Comparing Lithops with other distributed computing frameworks
=============================================================
In a nutshell, Lithops differs from other distributed computing frameworks in that Lithops leverages serverless
functions to compute massively parallel computations.
In addition, Lithops provides a simple and easy-to-use interface to access and process data stored in Object Storage
from your serverless functions.
Moreover, Lithops abstract design allows seamlessly portability between clouds and FaaS services, avoiding vendor
lock-in.
PyWren
------
.. image:: https://www.faasification.com/assets/img/tools/pywren-logo-big.png
:align: center
:width: 250
`PyWren `_ is Lithops' "father" project. PyWren was only designed to run in AWS Lambda with a
Conda environment and only supported Python 2.7. In 2018, Lithops' creators forked PyWren and adapted it to IBM Cloud
Functions, which, in contrast, uses a Docker runtime. The authors also explored new usages for PyWren, like processing Big Data from
Object Storage. Then, on September 2020, IBM PyWren authors decided that the project had evolved enough to no longer be
considered a simple fork of PyWren for IBM cloud and became Lithops. With this change, the project would no longer be
tied to the old PyWren model and could move to more modern features such as mulit-cloud support or the transparent
multiprocessing interface.
You can read more about PyWren IBM Cloud at the Middleware'18 industry paper `Serverless Data Analytics in the IBM Cloud `_.
Ray and Dask
------------
.. image:: https://warehouse-camo.ingress.cmh1.psfhosted.org/98ae79911b7a91517ba16ef2dc7dc3b972214820/68747470733a2f2f6769746875622e636f6d2f7261792d70726f6a6563742f7261792f7261772f6d61737465722f646f632f736f757263652f696d616765732f7261795f6865616465725f6c6f676f2e706e67
:align: center
:width: 250
.. image:: https://docs.dask.org/en/stable/_images/dask_horizontal.svg
:align: center
:width: 250
In comparison with Lithops, both `Ray `_ and `Dask `_ leverage a cluster of nodes for distributed computing, while Lithops
mainly leverages serverless functions. This restraint makes Ray much less flexible than Lithops in terms of scalability.

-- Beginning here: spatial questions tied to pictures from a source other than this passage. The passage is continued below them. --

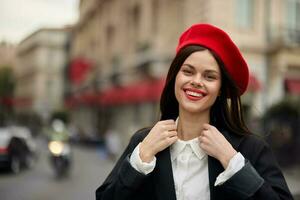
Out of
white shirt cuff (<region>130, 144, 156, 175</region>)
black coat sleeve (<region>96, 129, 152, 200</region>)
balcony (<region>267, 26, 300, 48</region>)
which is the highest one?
balcony (<region>267, 26, 300, 48</region>)

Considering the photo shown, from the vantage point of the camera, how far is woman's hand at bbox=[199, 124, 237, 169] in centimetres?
152

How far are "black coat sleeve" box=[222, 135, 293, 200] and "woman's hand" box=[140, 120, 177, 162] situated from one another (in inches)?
10.0

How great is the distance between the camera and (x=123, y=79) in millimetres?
24250

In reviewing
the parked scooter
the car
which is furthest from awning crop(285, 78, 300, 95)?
the car

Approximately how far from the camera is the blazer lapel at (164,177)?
158 cm

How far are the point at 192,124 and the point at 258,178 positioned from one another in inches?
13.3

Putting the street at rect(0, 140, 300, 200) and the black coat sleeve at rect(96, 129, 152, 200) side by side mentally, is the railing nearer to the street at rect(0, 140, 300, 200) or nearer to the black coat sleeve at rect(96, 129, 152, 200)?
the street at rect(0, 140, 300, 200)

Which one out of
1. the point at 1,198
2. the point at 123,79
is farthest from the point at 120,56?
the point at 1,198

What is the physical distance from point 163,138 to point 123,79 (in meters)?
22.7

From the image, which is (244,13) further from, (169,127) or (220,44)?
(169,127)

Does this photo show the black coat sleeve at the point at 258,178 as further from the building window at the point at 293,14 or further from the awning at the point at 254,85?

Although Dask and Ray can scale and adapt the resources to the amount of computation needed, they don't scale to zero since
they must keep a "head node" or "master" that controls the cluster and must be kept up.
In any case, the capacity and scalability of Ray or Dask in IaaS using virtual machines is not comparable to that of serverless functions.
PySpark
-------
.. image:: https://upload.wikimedia.org/wikipedia/commons/thumb/f/f3/Apache_Spark_logo.svg/2560px-Apache_Spark_logo.svg.png
:align: center
:width: 250
Much like Ray or Dask, PySpark is a distributed computing framework that uses cluster technologies. PySpark provides Python bindings for Spark.

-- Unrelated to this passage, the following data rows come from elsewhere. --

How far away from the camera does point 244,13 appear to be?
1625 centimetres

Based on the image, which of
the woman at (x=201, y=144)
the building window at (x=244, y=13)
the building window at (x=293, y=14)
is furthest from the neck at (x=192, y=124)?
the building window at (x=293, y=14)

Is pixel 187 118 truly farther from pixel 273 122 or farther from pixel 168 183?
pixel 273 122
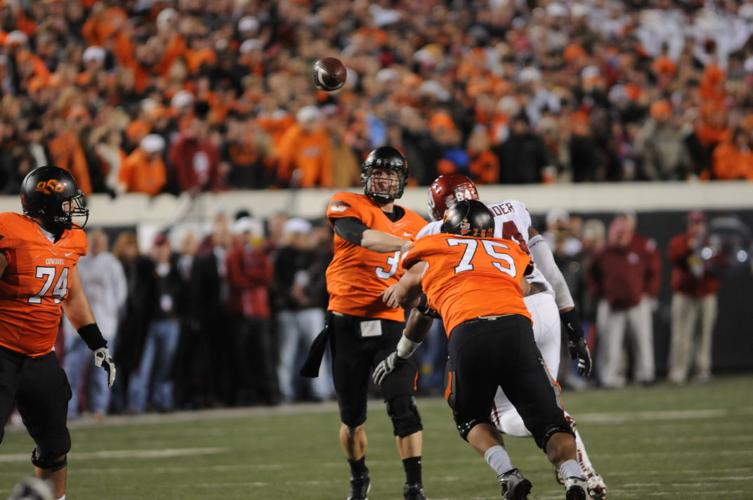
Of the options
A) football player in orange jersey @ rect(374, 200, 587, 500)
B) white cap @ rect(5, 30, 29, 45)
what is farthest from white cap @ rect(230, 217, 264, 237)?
football player in orange jersey @ rect(374, 200, 587, 500)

Spark is designed to work with a fixed-size node cluster, and it is typically used to process data from on-prem HDFS
and analyze it using SparkSQL and Spark DataFrame.
Serverless Framework
--------------------
.. image:: https://cdn.diegooo.com/media/20210606183353/serverless-framework-icon.png
:align: center
:width: 250
Serverless Framework is a tool to develop serverless applications (mainly NodeJS) and deploy them seemlessly on AWS, GCP
or Azure.
Although both Serverless Framework and Lithops use serverless functions, their objective is completely different:
Serverless Framework aims to provide an easy-to-use tool to develop applications related to web services, like HTTP APIs,
while Lithops aims to develop applications related to highly parallel scientific computation and Big Data processing.